Given instruction: Copy out everything in the listing from the line containing "Based on camera distance, rank" down to the line containing "Answer: the evergreen", keeping every character unchanged and including both of those lines.

Task input:

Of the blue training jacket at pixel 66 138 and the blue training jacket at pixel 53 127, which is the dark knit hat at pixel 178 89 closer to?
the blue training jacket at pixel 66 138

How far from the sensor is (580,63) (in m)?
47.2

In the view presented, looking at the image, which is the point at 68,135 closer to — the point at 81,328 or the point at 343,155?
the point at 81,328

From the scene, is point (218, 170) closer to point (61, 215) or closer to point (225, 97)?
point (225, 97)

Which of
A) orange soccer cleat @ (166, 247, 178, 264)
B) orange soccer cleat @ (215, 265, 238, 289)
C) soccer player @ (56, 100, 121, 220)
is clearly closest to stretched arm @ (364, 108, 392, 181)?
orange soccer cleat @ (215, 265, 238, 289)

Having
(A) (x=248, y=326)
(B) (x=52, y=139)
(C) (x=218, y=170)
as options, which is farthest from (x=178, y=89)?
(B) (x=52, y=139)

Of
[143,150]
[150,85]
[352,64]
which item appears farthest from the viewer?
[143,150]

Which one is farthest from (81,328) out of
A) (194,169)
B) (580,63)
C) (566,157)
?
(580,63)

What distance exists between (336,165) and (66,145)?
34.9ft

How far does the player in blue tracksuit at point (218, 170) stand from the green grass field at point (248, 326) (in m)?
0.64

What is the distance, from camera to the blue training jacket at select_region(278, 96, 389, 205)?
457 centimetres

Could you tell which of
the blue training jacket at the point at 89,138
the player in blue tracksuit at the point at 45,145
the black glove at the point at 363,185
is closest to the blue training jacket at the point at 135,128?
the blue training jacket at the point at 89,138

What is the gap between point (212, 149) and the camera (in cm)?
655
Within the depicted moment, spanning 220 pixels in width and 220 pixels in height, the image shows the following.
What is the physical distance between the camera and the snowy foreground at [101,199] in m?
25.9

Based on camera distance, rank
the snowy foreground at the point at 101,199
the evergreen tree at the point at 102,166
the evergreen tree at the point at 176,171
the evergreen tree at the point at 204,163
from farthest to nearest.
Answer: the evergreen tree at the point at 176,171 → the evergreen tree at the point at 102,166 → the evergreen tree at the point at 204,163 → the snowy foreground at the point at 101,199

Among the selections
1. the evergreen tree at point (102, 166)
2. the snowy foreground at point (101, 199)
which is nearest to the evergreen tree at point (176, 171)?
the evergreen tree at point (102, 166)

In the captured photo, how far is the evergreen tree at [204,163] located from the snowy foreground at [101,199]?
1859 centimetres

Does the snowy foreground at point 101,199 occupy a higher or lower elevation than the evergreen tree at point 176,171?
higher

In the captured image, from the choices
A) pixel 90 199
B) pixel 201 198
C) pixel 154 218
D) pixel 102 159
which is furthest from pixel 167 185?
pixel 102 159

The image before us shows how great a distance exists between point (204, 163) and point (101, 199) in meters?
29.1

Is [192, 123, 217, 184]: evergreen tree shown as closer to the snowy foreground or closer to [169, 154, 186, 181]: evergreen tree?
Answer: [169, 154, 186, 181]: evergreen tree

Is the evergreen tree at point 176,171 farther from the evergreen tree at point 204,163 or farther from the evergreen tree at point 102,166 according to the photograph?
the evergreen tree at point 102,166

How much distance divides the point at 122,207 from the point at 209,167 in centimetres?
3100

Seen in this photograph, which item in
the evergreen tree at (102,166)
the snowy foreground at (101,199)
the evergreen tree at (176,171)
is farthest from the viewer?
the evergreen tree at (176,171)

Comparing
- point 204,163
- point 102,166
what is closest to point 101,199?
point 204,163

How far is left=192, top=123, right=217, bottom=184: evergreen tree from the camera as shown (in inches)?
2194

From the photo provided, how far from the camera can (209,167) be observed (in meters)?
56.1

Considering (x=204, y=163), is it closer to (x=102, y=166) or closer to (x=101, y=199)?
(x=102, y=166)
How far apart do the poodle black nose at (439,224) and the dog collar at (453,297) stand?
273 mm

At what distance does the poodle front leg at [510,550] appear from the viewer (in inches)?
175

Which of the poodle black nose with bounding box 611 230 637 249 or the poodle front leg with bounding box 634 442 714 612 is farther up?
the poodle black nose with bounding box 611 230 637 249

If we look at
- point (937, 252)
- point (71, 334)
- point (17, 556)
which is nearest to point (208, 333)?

Completed exercise:
Based on camera distance, rank
the snowy foreground at the point at 101,199
the evergreen tree at the point at 102,166
the evergreen tree at the point at 176,171
the evergreen tree at the point at 204,163
from farthest to nearest.
Answer: the evergreen tree at the point at 176,171 → the evergreen tree at the point at 102,166 → the evergreen tree at the point at 204,163 → the snowy foreground at the point at 101,199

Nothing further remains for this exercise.